When a user asks Genie a question, the system retrieves the relevant ontology definitions, enriches the query with current data values, and grounds the AI response in your verified metrics. For example, if you ask "What drove the increase in customer acquisitions?", Genie Ontology ensures the AI uses your organization's specific definition of a customer, the correct acquisition date field, and the authoritative revenue attribution logic. The result is an answer that's not just intelligible but defensible.
Genie Ontology integrates with Databricks AI/BI dashboards and Genie Agents, so business teams get trustworthy AI assistance without technical overhead. The ontology lives in Unity Catalog alongside your data, ensuring governance and discoverability.

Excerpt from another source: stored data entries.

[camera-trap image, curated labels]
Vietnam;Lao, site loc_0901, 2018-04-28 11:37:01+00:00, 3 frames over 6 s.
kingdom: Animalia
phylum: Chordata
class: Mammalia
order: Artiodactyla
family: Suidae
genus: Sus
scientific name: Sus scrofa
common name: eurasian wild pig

Use cases for semantic grounding

Finance and planning: Grounding ensures all stakeholders see the same definition of GAAP revenue, pipeline value, and forecast assumptions. An AI assistant answering financial questions references the same calculation logic as your ERP system.
Sales and customer success: A semantic layer defines customer segments, account status, and churn indicators consistently. AI can then recommend the right next action for each account without contradicting your CRM.
Product and operations: Grounding maps feature flags, product hierarchies, and SLA definitions so AI can accurately diagnose performance issues and suggest optimizations tied to real customer impact.

FAQs

How is semantic grounding different from retrieval-augmented generation (RAG)?

RAG retrieves relevant documents or data snippets to augment a query. Semantic grounding goes further by providing a structured, machine-readable model of your business so the AI understands relationships, hierarchies, and calculation rules, not just isolated facts. A RAG system might retrieve a revenue number; a grounded system understands that revenue includes subscriptions and professional services, excludes refunds, and flows through a specific cost center.

Can I implement semantic grounding without a dedicated platform?

Yes, but it requires significant manual work. You would need to document your business definitions, hard-code them into prompts, and maintain consistency manually. A dedicated semantic grounding system like Genie Ontology automates this, reduces errors, and scales as your business evolves.

What happens if my business definitions change?

With semantic grounding, you update the ontology once in a central location, and all AI interactions automatically reflect the new definition. This is far simpler than updating dozens of hard-coded prompts or training new models.

Is semantic grounding only for AI agents?

No. Semantic grounding improves any AI system that needs to understand your business: AI/BI dashboards, anomaly detection, forecasting models, and autonomous workflows all benefit from a shared, authoritative business context.

The information provided herein is for general informational purposes only and may not reflect the most current product capabilities or configurations.